El pasado colonial de Tintín

Xesús Fraga
xesús fraga REDACCIÓN / LA VOZ

CULTURA

Hergé retrató la visión que los belgas de los años treinta tenían del Congo

16 oct 2011 . Actualizado a las 12:07 h.

En el Tribunal de Primera Instancia de Bruselas se ha dirimido estos días un caso singular, por su naturaleza y porque los hechos se remontan a 1931. Lo que se juzga es si el álbum Tintín en el Congo, escrito y dibujado por Hergé en los comienzos de su carrera, es culpable de racismo y apología del colonialismo, según sostiene el demandante, el ciudadano belga de origen congoleño Bienvenu Mbutu Mondondo, quien reclama que el álbum se retire de la circulación y se prohíba en todo espacio público. Frente a la posición de Mondondo, que califica la historia de «insulto a los negros», Moulinsart, poseedora de los derechos de la obra de Hergé, y la editora Casterman argumentan que Tintín en el Congo es el reflejo del pensamiento dominante en la Bélgica de comienzos del siglo XX y que Hergé no puede ser culpable de discriminación, ya que en su trabajo nunca hubo tal intención.

El álbum ambientado en el Congo, al igual que su inmediato predecesor, Tintín en el País de los Soviets, han sido objeto de polémica desde hace años. El propio Hergé los calificó de «pecados de juventud», aunque nunca renegó de ellos. «Era 1930. Yo no conocía de ese país [por el Congo] más que lo que la gente contaba en aquella época: ?Los negros son unos niños grandes... tienen suerte de que nosotros estemos allá?. Y yo dibujé a estos africanos según estos criterios, con el más puro paternalismo, que era el de la época en Bélgica».

Ambiente burgués

Hergé atribuyó estas ideas al «ambiente burgués y conservador» en el que creció. Su carácter fue modelado en el colegio religioso Saint Boniface y su paso por los scouts católicos. Con 18 años recién cumplidos se inició como aprendiz en Le XXe Siècle, un periódico conservador dirigido por el sacerdote Norbert Wallez, quien rápidamente identificó el talento de Hergé y le encomendó sus primeras historias en el suplemento juvenil del diario, Le Petit Vingtième.

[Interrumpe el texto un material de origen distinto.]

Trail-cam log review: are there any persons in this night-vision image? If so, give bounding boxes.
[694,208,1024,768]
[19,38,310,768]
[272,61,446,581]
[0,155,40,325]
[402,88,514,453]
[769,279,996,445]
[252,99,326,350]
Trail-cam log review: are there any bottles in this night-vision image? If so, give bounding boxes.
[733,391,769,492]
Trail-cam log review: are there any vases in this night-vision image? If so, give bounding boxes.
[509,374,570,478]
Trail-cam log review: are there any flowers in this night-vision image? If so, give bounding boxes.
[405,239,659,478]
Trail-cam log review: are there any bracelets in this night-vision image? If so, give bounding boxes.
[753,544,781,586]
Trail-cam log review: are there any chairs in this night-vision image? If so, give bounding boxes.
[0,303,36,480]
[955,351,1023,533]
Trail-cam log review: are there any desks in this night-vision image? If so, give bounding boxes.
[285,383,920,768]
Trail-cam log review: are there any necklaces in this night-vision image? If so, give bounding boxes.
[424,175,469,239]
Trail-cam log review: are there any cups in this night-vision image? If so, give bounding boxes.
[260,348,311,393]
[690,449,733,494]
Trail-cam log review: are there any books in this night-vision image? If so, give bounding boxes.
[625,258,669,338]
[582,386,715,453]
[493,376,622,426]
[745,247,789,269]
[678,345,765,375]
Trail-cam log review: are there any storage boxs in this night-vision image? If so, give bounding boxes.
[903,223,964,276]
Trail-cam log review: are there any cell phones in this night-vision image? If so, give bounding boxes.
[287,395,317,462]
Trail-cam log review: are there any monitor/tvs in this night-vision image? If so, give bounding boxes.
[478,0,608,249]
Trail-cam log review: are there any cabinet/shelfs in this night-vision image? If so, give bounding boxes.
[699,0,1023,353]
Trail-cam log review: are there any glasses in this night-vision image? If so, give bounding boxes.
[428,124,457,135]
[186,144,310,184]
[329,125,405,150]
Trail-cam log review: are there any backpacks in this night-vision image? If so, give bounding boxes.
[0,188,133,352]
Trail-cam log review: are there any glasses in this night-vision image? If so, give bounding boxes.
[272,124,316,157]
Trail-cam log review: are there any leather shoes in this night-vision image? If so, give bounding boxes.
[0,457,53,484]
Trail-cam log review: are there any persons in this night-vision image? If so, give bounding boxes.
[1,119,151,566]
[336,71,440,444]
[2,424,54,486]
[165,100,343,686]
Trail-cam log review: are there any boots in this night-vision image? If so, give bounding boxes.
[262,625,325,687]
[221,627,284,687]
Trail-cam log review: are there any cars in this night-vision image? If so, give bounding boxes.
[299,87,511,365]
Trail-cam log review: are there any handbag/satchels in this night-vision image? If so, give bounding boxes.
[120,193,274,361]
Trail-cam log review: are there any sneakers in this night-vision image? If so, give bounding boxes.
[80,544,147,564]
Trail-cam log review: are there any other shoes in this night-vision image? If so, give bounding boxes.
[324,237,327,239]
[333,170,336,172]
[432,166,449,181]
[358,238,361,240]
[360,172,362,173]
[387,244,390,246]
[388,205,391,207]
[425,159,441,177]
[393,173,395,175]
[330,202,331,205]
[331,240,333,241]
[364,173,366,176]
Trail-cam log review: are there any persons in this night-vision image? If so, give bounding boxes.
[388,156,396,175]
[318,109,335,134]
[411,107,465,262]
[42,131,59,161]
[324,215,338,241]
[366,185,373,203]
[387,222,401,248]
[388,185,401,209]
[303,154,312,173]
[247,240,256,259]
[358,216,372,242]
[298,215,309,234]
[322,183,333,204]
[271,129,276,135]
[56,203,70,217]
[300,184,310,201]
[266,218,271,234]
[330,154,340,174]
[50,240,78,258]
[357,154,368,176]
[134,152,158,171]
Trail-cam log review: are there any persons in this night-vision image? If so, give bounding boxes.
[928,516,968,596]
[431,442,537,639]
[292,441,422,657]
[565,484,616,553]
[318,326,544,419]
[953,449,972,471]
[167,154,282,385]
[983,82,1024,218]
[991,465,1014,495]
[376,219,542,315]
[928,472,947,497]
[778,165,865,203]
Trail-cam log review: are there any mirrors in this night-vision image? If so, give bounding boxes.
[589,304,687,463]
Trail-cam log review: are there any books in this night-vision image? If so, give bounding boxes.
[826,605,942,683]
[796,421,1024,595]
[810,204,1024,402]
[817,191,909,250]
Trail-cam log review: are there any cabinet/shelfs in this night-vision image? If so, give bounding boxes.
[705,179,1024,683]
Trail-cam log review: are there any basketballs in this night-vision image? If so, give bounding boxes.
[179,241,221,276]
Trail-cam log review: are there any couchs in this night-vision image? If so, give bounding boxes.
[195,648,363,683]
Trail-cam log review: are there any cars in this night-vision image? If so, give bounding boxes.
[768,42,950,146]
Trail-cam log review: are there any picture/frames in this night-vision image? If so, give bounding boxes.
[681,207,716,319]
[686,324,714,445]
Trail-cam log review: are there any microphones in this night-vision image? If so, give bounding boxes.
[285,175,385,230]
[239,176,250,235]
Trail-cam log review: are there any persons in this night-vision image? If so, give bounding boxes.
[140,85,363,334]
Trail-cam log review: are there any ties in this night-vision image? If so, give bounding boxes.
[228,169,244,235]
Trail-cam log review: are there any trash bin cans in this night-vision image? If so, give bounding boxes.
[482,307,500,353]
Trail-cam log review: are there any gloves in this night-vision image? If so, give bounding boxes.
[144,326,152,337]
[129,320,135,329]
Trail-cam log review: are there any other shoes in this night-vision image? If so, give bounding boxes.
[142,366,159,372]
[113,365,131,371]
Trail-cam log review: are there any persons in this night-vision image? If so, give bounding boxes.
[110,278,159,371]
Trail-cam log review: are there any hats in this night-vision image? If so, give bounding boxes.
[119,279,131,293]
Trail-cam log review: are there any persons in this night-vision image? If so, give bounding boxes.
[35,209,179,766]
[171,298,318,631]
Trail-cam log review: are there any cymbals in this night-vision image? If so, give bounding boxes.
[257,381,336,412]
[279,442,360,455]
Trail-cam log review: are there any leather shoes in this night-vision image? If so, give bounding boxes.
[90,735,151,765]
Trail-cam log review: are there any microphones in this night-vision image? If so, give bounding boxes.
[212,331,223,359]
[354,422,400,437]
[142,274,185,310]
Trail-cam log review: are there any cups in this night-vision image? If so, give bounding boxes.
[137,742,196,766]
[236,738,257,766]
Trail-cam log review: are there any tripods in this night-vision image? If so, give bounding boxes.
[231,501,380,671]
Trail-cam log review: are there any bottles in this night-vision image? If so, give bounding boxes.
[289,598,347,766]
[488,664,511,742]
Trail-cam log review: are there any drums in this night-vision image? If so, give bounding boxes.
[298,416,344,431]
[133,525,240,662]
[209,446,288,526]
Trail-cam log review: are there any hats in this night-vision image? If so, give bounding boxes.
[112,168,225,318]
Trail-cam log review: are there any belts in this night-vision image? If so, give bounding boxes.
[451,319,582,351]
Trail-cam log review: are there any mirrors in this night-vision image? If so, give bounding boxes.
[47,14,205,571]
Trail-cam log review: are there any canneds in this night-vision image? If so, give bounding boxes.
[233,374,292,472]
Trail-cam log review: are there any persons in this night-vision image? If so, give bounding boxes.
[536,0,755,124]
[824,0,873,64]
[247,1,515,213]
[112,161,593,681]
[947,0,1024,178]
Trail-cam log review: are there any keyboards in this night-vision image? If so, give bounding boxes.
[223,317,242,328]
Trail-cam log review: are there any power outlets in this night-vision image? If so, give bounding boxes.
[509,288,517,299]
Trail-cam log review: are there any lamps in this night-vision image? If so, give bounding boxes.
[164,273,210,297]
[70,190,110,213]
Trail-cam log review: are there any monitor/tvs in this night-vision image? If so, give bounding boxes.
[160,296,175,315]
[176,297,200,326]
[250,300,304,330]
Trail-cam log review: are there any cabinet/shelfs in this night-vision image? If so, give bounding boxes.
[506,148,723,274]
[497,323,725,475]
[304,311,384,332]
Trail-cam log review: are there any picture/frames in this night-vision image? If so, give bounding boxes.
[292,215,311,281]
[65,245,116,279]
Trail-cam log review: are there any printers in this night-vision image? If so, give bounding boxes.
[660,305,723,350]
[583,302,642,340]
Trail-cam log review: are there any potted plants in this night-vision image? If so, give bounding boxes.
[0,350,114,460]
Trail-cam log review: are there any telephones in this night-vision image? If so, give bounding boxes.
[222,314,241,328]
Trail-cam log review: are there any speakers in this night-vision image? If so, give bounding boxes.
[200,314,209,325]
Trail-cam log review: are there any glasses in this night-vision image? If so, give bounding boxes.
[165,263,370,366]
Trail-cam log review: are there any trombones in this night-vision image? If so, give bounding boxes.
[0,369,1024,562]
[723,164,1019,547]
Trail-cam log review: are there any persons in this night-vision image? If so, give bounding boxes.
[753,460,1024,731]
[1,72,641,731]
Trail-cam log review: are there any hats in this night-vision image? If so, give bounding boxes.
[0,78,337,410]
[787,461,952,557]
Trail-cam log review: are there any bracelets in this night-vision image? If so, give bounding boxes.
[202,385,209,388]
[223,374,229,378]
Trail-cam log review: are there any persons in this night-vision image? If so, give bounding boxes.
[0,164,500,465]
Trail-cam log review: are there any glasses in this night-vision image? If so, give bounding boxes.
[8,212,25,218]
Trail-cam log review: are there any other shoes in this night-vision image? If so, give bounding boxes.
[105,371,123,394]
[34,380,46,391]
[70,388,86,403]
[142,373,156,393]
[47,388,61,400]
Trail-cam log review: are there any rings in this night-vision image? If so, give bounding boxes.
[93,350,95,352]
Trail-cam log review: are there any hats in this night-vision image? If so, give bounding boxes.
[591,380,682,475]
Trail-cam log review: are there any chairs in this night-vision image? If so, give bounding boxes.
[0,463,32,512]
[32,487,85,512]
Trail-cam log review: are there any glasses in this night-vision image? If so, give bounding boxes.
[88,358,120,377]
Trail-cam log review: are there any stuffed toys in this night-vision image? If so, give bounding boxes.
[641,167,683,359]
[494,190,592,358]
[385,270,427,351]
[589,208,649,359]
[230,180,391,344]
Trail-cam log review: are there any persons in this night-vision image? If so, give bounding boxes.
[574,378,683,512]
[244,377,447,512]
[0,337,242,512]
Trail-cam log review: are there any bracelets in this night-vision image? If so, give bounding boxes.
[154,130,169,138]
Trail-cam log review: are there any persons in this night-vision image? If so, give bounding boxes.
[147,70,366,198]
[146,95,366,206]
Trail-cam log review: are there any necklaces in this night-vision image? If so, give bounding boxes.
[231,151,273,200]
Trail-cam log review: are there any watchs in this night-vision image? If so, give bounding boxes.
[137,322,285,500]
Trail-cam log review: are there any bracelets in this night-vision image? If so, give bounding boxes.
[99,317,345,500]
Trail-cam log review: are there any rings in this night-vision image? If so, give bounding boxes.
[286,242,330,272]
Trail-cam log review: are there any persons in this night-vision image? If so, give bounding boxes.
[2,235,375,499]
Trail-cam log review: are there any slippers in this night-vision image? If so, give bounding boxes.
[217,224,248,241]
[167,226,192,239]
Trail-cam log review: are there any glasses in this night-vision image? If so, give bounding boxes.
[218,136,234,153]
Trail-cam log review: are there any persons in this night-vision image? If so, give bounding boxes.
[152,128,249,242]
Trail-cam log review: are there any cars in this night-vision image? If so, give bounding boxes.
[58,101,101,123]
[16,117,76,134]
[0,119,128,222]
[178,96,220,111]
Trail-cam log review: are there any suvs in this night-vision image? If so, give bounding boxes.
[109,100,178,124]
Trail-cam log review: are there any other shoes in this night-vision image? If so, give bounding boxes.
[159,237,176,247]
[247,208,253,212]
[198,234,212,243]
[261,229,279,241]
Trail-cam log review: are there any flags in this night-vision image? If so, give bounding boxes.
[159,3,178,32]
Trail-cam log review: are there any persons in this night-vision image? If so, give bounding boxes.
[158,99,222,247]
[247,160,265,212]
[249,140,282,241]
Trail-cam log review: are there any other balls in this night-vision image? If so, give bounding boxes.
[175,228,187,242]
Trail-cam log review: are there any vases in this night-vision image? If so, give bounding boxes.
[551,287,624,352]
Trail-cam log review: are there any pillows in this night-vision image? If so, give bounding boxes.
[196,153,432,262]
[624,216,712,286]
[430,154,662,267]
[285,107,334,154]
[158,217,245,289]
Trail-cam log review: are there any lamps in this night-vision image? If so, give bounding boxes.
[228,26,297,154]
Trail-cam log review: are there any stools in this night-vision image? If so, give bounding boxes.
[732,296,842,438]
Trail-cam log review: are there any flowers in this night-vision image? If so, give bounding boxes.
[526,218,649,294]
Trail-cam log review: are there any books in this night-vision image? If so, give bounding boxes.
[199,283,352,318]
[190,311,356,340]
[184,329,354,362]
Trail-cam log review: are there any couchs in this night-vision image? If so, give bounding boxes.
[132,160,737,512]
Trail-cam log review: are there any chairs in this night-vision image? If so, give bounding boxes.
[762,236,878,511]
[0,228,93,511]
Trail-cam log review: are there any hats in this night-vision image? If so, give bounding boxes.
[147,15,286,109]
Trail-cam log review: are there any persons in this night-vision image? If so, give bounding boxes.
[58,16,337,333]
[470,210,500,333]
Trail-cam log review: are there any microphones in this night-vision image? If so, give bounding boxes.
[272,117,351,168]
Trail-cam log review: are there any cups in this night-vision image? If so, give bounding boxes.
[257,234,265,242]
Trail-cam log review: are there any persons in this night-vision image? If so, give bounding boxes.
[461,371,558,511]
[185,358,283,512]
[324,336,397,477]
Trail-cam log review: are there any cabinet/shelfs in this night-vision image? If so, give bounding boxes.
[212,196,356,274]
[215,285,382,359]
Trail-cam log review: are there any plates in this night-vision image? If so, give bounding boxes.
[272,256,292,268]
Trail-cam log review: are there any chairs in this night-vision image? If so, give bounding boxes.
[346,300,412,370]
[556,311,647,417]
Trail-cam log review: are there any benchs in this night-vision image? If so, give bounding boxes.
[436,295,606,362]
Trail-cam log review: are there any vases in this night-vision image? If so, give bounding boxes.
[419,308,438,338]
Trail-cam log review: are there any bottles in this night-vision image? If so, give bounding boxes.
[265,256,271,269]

Por encargo de Wallez, Tintín fue enviado en su estreno a la Unión Soviética para desenmascarar a los malvados bolcheviques. Para la siguiente aventura, el religioso eligió el Congo, deseoso de destacar el papel de los misioneros y justificar el colonialismo belga en África. Para ambos libros Hergé se documentó en testimonios sesgados o falseados, algo que más tarde el dibujante, un obseso por la minuciosidad y la verosimilitud de sus viñetas, jamás se perdonaría.

Por ello, en 1946 aprovechó la oportunidad que le brindaba la edición en color de Tintín en el Congo para aligerarlo de su carga colonial y eliminar aquellos episodios más negativos o ingenuos. Así, una lección de patriotismo se transforma en una de matemáticas y las cacerías del reportero se rebajan sensiblemente. Con casi veinte años de trabajo, Hergé ya había avanzado notablemente en su concepción del cómic e introdujo modificaciones de composición, diálogo y ritmo. Más importante, el propio Tintín también cambió: menos belga y más europeo, menos cristiano y más laico. Pero llegaron los años de la descolonización y el álbum cayó en desgracia; no fue reeditado hasta 1970.

A Hergé también le perjudicaron los vínculos que mantuvo, a través de Wallez, con el fascismo de su país, conocido como rexismo y liderado por Léon Degrelle, así como su trabajo en Le Soir, un periódico de clara línea colaboracionista en la Bélgica ocupada por los nazis durante la Segunda Guerra Mundial. El dibujante siempre negó ser de izquierdas o de derechas y se definía como alguien de «buena fe» y un «hombre de orden». Como también rechazó las acusaciones de racismo. La evolución de Tintín responde por él: apoya a los chinos frente al imperialismo japonés (El loto azul), defiende a los indígenas sudamericanos (Prisioneros del Sol), se pone de parte de unos gitanos acusados injustamente de robo (Las joyas de la Castafiore) y denuncia los totalitarismos (El cetro de Ottokar y El asunto Tornasol), hasta pintar de farsa las dictaduras en Los Pícaros. En esta aventura lucía pantalones vaqueros y un adhesivo de «haz el amor y no la guerra» en el casco de su moto. El salacot del Congo había quedado muy lejos.